Le groupe culte québécois Voivod lancera le 23 juin Infini, quinzième album d'une riche et influente carrière qui a redessiné les formes du heavy metal, ici comme ailleurs. Ce pourrait aussi bien être le dernier album du groupe, confie le batteur et illustrateur Michel «Away» Langevin.

Amateurs de rock, chérissez bien cet album de Voivod, car il n'y en aura plus d'autres. En tout cas, plus d'autres sans l'apport, capital, du brillant Denis «Piggy» D'Amour à la guitare électrique, disparu prématurément en 2005 des suites d'un cancer.

 

Ce disque posthume, comme l'était d'ailleurs Katorz lancé en 2006, contient les dernières pistes de guitares enregistrées par le pionnier pour des chansons de son groupe, qu'il a fondé avec Michel Langevin à Jonquière, en 1982.

«Pour ce qui est de la tournée, j'aimerais qu'on puisse donner le plus de concerts possible avant de s'arrêter. Mais composer de nouvelles chansons sans Piggy...» Michel Langevin fait une pause. «Je pense que je n'haïrais pas composer avec Dan Mongrain», un vétéran de la scène métal québécoise qui joue le rôle de guitariste de Voivod depuis le décès de Denis D'Amour. «Va falloir prendre le temps de réfléchir là-dessus.»

Voivod, c'est plus de 25 ans de disques et de scène. C'est, en un seul groupe de quatre musiciens, les fondations de l'histoire du métal québécois, une scène aujourd'hui encore reconnue pour la qualité technique de ses musiciens, assure Langevin. Plusieurs albums de Voivod sont aujourd'hui cités par les grands du métal, à commencer par Nothingface (1989), le sommet discographique du groupe, qui amenait le thrash metal dans des territoires progressifs, une direction alors inédite.

La suite sans «Piggy»

Quand un groupe est un intouchable du métal et que son guitariste, Denis «Piggy» D'Amour, est toujours considéré comme l'un des musiciens les plus avant-gardistes de sa profession, il est assez délicat de prétendre le remplacer. Sans compter qu'avant d'être un guitariste hors pair, pour Langevin, c'était un ami d'enfance. «On a fondé le groupe ensemble (avec Denis Bélanger, chanteur). À part pour Katorz, il a toujours été en studio avec moi. C'est difficile d'envisager la suite sans lui.»

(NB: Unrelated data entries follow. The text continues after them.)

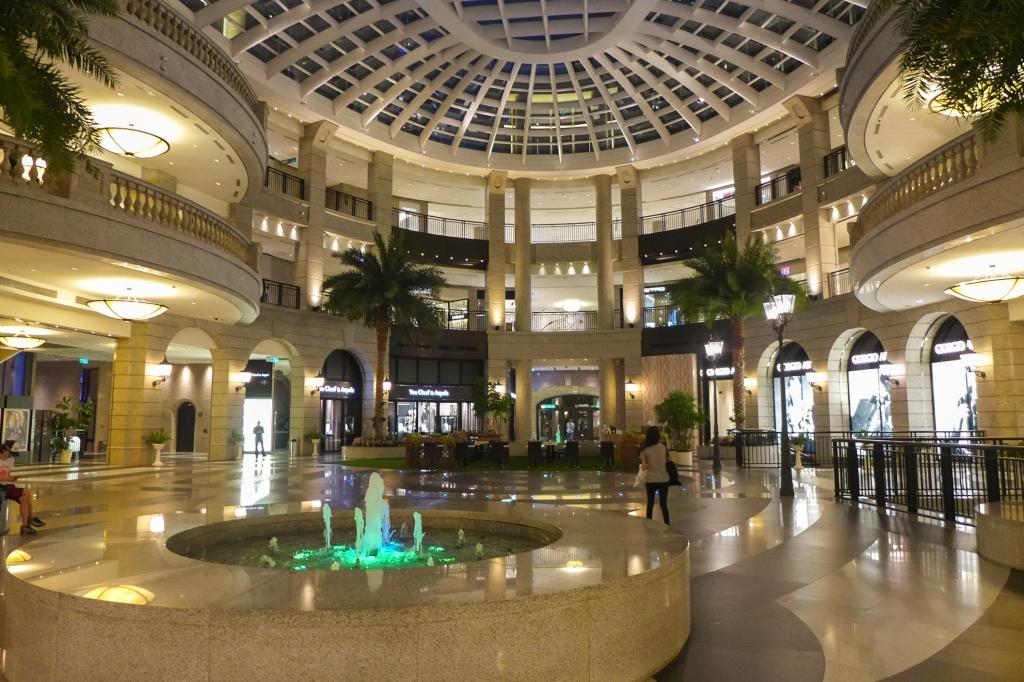 Shopping in Taiwan: Bellavita Mall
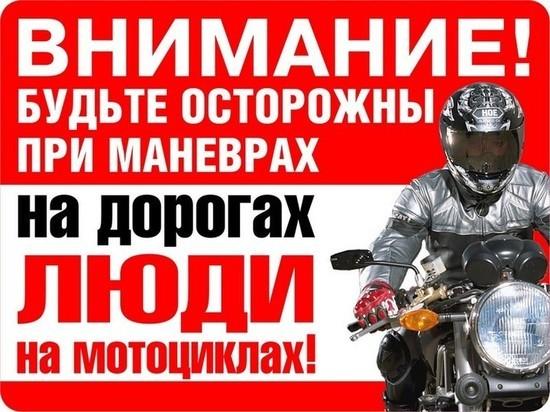 В Ярославле мотоциклист катаясь на одном колесе влетел в джип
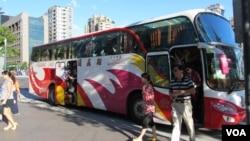 在台北101大楼前的陆客旅游巴士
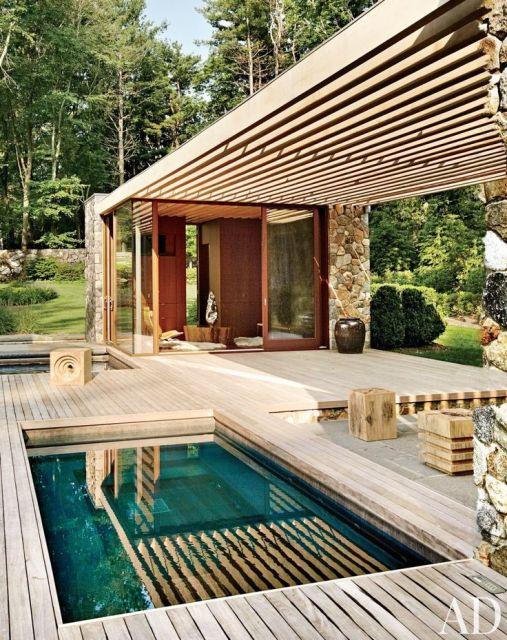 casa com piscina e hidromassagem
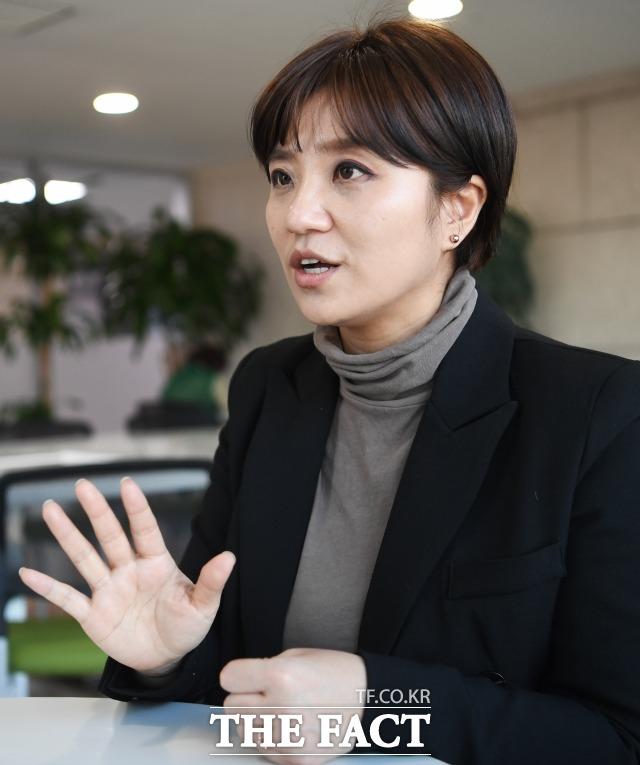바른미래당 김소연 대전 시의원은 제가 생각할 땐 그들은 범죄자였고, 그런 이들과 정치하고 싶지 않았다며 불법 선거자금 요구 의혹을 폭로하기로 결심했다. /배정한 기자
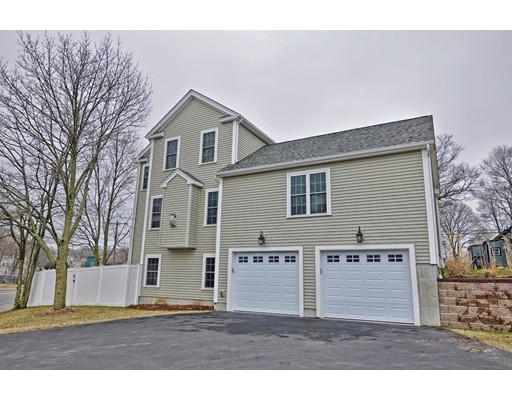 Picture 2 of 38 Pleasant St  Stoneham Ma 4 Bedroom Single Family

Et pourtant, suite il y aura. «À la demande des fans, raconte Michel Langevin. Après la mort de Denis, on a terminé l'album Katorz, puisqu'il avait déjà enregistré 10 chansons avec Jason (Newsted, ex-bassiste de Metallica qui a joint les rangs de Voivod), mais on ne donnait plus de concerts. Ce disque a été enregistré en état de choc; après, on s'était éloignés de Voivod. Seulement, les festivals à travers le monde ont commencé à nous appeler pour aller jouer.» Après des mois de valse-hésitation, les membres ont craqué et sont repartis sur la route - au Japon notamment, pour la première fois. «C'était incroyable. Le concert va sortir en DVD», promet-il.

Infini recèle les dernières pistes de guitare enregistrées par Piggy pour Voivod, «mais il reste encore des enregistrements, que Denis gardait pour un album solo», assure Langevin, en se disant que ces chansons sortiront un jour, pour le bonheur des fans.

Les connaisseurs de Voivod reconnaîtront une concision dans les chansons et leurs structures qui s'éloigne du «son» typique du groupe. Les chansons sont courtes et vont droit au but. Le plus fascinant est de constater à quel point la présence de Denis D'Amour est intacte: toutes les pistes de guitares sont complètes, le son est fort et irradiant à souhait.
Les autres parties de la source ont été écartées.